__TEXTE À ANALYSER__
>>>>

ARCHISTOIRE #2 – Des maisons sur les rails
A l’ère de la démolition-reconstruction généralisée (notamment par le biais des projets du Grand Paris), et étant donné le désastre écologique que représente ce procédé, il paraît pertinent de se pencher sur les alternatives qui existent. Nous allons aujourd’hui parler de l’une d’entre elles, qui n’est pas forcément la plus pratique, mais a le mérite de donner à rêver et à réfléchir : le déplacement sur rails de bâtiments.
Les « Archistoires » sont une série d’articles qui mettent en lumière des bâtiments importants de l’Histoire, sous le biais de l’analyse architecturale, ou bien proposent un grand angle sur une thématique donnée, comme c’est le cas ici. En espérant que vous apprécierez ce deuxième épisode !
Les déplacements d’édifices
Imaginez vous des maisons sur les rails : des maisons qui se déplacent, à partir du site sur lequel elles ont été construites, pour atterrir quelques mètres ou centaines de mètres plus loin… La chose paraît incroyable, mais cette prouesse technique a été réalisée dès le milieu du siècle dernier !
Les années 1950 en particulier ont vu se déployer de nombreux cas de déplacements de maisons, notamment en région parisienne, alors que le densification et l’étalement urbains battaient de leur plein. La construction de nouvelles voies de circulation a amené les pouvoirs publics à se poser des questions sur le devenir des édifices qui se tenaient sur leur passage. La situation ressemblait un peu à ce que nous connaissons aujourd’hui avec les chantiers du Grand Paris, dans la mesure où la reconstruction d’après-guerre et la nécessité d’accueillir en ville et en campagne davantage de logements et d’infrastructures ont eu pour conséquences la multiplication des grands chantiers.

<<<<

__INFORMATIONS__
>>>>

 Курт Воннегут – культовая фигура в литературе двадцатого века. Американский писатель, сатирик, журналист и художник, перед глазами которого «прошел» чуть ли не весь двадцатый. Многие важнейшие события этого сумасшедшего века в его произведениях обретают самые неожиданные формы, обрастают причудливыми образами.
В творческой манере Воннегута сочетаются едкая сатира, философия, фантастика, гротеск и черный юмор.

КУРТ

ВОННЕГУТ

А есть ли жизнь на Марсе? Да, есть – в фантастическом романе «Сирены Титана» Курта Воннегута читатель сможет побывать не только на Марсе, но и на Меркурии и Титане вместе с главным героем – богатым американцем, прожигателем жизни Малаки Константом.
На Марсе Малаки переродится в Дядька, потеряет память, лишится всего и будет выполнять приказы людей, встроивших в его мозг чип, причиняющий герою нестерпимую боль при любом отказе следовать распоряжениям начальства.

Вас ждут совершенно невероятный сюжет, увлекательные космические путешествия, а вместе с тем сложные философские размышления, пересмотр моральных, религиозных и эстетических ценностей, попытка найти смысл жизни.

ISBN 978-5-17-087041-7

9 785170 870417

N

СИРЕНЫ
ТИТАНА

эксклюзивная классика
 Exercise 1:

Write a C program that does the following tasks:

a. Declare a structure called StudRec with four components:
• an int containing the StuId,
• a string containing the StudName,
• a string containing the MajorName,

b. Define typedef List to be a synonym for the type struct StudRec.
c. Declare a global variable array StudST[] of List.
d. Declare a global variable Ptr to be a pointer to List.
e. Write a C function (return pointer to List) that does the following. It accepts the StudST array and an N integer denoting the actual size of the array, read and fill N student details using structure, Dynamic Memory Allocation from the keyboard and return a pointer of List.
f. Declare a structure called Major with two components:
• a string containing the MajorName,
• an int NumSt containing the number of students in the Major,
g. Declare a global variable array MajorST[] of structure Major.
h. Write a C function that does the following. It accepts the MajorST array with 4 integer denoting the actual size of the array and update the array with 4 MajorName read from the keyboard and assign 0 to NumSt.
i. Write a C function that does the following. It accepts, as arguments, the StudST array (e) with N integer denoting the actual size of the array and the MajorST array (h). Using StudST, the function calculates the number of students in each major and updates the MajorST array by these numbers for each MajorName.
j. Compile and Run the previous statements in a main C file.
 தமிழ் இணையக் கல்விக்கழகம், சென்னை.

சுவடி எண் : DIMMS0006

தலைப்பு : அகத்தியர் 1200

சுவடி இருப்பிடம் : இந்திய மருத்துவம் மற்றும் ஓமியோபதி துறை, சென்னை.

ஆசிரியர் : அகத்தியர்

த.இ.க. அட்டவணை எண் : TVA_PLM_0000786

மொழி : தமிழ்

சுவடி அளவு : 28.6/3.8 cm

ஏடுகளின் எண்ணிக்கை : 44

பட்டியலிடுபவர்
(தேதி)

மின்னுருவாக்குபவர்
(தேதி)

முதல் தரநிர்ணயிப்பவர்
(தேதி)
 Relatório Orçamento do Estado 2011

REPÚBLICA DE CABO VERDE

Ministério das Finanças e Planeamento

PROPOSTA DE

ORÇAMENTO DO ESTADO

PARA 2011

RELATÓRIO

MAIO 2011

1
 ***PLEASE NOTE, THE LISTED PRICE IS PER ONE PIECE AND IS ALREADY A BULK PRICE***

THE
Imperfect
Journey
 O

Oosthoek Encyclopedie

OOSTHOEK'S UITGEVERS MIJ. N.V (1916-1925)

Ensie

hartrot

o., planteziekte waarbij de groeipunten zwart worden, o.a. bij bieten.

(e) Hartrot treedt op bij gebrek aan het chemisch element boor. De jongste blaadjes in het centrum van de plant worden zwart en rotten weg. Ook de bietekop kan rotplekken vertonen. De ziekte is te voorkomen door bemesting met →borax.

<<<<

__LE PROBLÈME__
Dans le texte sur les maisons déplacées sur des rails, pendant quelle décennie y a-t-il eu beaucoup de déplacements de maisons ?

__RÉSULTAT__
Dans les années 1950, surtout en région parisienne.